Maybe, says Michael Cassidy, president of the Commonwealth Institute for fiscal analysis – a non-partisan think tank. More likely, he says, the state will end up saving money. “We make payments to hospitals in our state for uncompensated care that they provide for folks who are uninsured. To the two teaching hospitals for example, UVA and VCU, we’ve provided over a billion dollars in uncompensated care payments over the last ten years.”
And, Cassidy says, there are other state payments that would no longer be necessary. “There’s a lot of community based mental health and substance abuse services that we pay for with state general fund dollars through our local community service boards for example. About a third of the folks who are served are uninsured, and a good chunk of them would get coverage through Medicaid. We have breast and cervical cancer screening and things like that that we wouldn’t be paying for with our own state dollars, because these folks would be getting coverage through an expanded Medicaid program.”
He also contends Virginia would save money on health insurance for more than 100,000 state employees. That’s because hospitals would no longer charge insured patients more to help cover the cost of uninsured patients, allowing insurance companies to lower premiums. “Like all employers, the state of Virginia has had to deal with increases in their own health insurance premiums for their workforce. There’s sort of a hidden tax on everybody’s health premiums because of the cost shifting that occurs.”
Finally, Cassidy predicts Medicaid expansion would mean more jobs and more tax revenue as an already growing sector of the economy – healthcare – expands to meet the need. For all of those reasons, he sees Medicaid expansion as a bargain for Virginia.
But some Republicans oppose expansion of government programs – believing the private sector is more efficient. That’s why Delegate Steve Landes wants to take federal Medicaid money and use it to buy private insurance for the poor on newly established exchanges. “One thing that the private insurance generally does is you have a co-pay. We all know that if you have to pay a little bit, you tend to watch where your money’s going, and you tend to watch how you access the service.”
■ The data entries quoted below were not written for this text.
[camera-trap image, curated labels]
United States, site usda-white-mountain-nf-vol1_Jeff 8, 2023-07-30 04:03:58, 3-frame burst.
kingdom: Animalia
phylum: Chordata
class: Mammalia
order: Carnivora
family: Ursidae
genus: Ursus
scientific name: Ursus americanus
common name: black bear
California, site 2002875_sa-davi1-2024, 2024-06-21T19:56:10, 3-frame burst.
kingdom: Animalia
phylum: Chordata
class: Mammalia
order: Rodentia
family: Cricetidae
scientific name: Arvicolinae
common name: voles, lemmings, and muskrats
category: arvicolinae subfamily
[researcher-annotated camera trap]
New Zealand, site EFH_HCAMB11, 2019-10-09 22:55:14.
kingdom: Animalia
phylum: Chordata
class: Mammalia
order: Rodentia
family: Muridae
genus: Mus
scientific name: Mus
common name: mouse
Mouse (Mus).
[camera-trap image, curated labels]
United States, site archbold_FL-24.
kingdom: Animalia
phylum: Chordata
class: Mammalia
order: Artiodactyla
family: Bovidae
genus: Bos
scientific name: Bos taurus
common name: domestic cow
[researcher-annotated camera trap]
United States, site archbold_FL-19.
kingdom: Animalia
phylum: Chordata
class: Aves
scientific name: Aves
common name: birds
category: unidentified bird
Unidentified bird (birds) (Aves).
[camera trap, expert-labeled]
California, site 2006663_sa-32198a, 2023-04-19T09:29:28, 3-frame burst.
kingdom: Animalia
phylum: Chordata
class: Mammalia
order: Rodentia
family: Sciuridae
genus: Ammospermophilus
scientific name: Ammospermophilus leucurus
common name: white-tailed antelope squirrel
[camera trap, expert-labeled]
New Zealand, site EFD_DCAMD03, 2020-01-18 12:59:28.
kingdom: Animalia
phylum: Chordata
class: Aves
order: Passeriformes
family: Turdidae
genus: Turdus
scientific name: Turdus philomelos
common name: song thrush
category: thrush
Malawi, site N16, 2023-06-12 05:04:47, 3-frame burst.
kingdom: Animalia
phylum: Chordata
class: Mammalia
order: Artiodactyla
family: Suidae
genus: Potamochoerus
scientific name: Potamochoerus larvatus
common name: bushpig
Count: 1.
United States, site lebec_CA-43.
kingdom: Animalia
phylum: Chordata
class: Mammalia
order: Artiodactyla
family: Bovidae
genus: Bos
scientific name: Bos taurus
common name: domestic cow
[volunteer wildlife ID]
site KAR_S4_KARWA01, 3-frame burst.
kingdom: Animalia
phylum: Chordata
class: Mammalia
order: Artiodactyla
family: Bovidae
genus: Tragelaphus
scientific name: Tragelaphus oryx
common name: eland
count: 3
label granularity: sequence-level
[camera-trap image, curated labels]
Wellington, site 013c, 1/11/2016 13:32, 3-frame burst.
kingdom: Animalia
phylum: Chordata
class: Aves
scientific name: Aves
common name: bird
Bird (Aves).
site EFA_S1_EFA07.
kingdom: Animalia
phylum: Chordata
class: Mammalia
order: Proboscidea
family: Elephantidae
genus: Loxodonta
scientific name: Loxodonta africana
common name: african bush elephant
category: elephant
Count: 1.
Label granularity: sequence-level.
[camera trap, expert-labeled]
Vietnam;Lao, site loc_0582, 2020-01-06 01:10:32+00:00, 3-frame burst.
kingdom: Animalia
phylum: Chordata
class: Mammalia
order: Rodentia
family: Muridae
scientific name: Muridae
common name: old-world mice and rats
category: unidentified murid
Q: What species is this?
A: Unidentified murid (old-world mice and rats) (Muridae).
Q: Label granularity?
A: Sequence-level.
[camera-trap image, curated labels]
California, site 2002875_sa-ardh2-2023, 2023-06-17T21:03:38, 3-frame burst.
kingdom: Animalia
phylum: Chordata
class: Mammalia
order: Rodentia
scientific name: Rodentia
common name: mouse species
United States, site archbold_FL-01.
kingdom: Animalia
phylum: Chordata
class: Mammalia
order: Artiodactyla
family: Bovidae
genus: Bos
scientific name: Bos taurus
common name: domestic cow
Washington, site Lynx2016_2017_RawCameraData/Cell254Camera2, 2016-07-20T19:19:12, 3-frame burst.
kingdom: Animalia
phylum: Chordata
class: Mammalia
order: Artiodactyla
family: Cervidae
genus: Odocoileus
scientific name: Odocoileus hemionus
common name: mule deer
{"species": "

Professor of Public Health Carolyn Engelhard says buying private insurance is more expensive than expanding Medicaid, and co-pays may discourage sick people from getting care when they might get worse and end up requiring even more expensive medical services.
One more point is sparking debate. Critics of Medicaid expansion cite a recent study in Oregon, where newly enrolled recipients continued to use expensive emergency rooms for care. Engelhard took a close look at that claim and pointed out that half the visits involved injuries – possibly real emergencies, it takes time for habits to change, and emergency rooms are often the only choice for parents who lose pay if they miss work.
“We are one of the few countries that do not offer evening appointments or weekend appointments.”
In Massachusetts, it took six years, but patterns did change. Medicaid recipients began going to a doctor’s office instead of the ER, as medical practices offered evening and weekend hours.
No one knows whether Virginia’s legislature will finally agree to expand Medicaid, but Engelhard is betting on compromise – predicting some people will become eligible for the federal program while others get subsidies to buy private insurance on the exchange. Two other states – Michigan and Arkansas – have opted for that hybrid solution to expanding medical coverage for the poor.